__Activity__
Only an exact retyping of all the entries counts as an answer.

*** Material for the task ***

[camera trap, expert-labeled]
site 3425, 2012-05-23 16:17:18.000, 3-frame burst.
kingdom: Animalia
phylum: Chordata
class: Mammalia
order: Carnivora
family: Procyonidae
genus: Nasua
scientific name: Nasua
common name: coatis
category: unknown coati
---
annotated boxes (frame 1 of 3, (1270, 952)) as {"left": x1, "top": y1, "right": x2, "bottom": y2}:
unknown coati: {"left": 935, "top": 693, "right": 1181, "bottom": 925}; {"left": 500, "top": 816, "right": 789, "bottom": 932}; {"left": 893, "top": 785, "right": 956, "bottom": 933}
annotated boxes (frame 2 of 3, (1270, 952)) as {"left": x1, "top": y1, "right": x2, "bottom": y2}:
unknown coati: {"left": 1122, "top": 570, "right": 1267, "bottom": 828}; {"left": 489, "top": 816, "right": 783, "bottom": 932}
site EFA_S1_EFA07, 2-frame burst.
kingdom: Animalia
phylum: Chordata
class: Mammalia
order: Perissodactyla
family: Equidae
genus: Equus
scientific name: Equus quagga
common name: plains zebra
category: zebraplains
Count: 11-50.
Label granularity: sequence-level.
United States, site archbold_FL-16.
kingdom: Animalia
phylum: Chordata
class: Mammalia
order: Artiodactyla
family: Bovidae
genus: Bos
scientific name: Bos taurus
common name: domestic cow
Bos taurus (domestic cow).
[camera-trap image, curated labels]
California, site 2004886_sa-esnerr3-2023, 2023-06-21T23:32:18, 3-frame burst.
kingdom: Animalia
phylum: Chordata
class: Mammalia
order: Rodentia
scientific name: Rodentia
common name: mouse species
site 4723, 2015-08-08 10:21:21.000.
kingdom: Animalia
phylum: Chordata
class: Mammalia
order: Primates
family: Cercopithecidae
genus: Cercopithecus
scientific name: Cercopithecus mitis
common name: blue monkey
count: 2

*** End of Material for the task ***

__Result of this exercise__
[camera trap, expert-labeled]
site 3425, 2012-05-23 16:17:18.000, 3-frame burst.
kingdom: Animalia
phylum: Chordata
class: Mammalia
order: Carnivora
family: Procyonidae
genus: Nasua
scientific name: Nasua
common name: coatis
category: unknown coati
---
annotated boxes (frame 1 of 3, (1270, 952)) as {"left": x1, "top": y1, "right": x2, "bottom": y2}:
unknown coati: {"left": 935, "top": 693, "right": 1181, "bottom": 925}; {"left": 500, "top": 816, "right": 789, "bottom": 932}; {"left": 893, "top": 785, "right": 956, "bottom": 933}
annotated boxes (frame 2 of 3, (1270, 952)) as {"left": x1, "top": y1, "right": x2, "bottom": y2}:
unknown coati: {"left": 1122, "top": 570, "right": 1267, "bottom": 828}; {"left": 489, "top": 816, "right": 783, "bottom": 932}
site EFA_S1_EFA07, 2-frame burst.
kingdom: Animalia
phylum: Chordata
class: Mammalia
order: Perissodactyla
family: Equidae
genus: Equus
scientific name: Equus quagga
common name: plains zebra
category: zebraplains
Count: 11-50.
Label granularity: sequence-level.
United States, site archbold_FL-16.
kingdom: Animalia
phylum: Chordata
class: Mammalia
order: Artiodactyla
family: Bovidae
genus: Bos
scientific name: Bos taurus
common name: domestic cow
Bos taurus (domestic cow).
[camera-trap image, curated labels]
California, site 2004886_sa-esnerr3-2023, 2023-06-21T23:32:18, 3-frame burst.
kingdom: Animalia
phylum: Chordata
class: Mammalia
order: Rodentia
scientific name: Rodentia
common name: mouse species
site 4723, 2015-08-08 10:21:21.000.
kingdom: Animalia
phylum: Chordata
class: Mammalia
order: Primates
family: Cercopithecidae
genus: Cercopithecus
scientific name: Cercopithecus mitis
common name: blue monkey
count: 2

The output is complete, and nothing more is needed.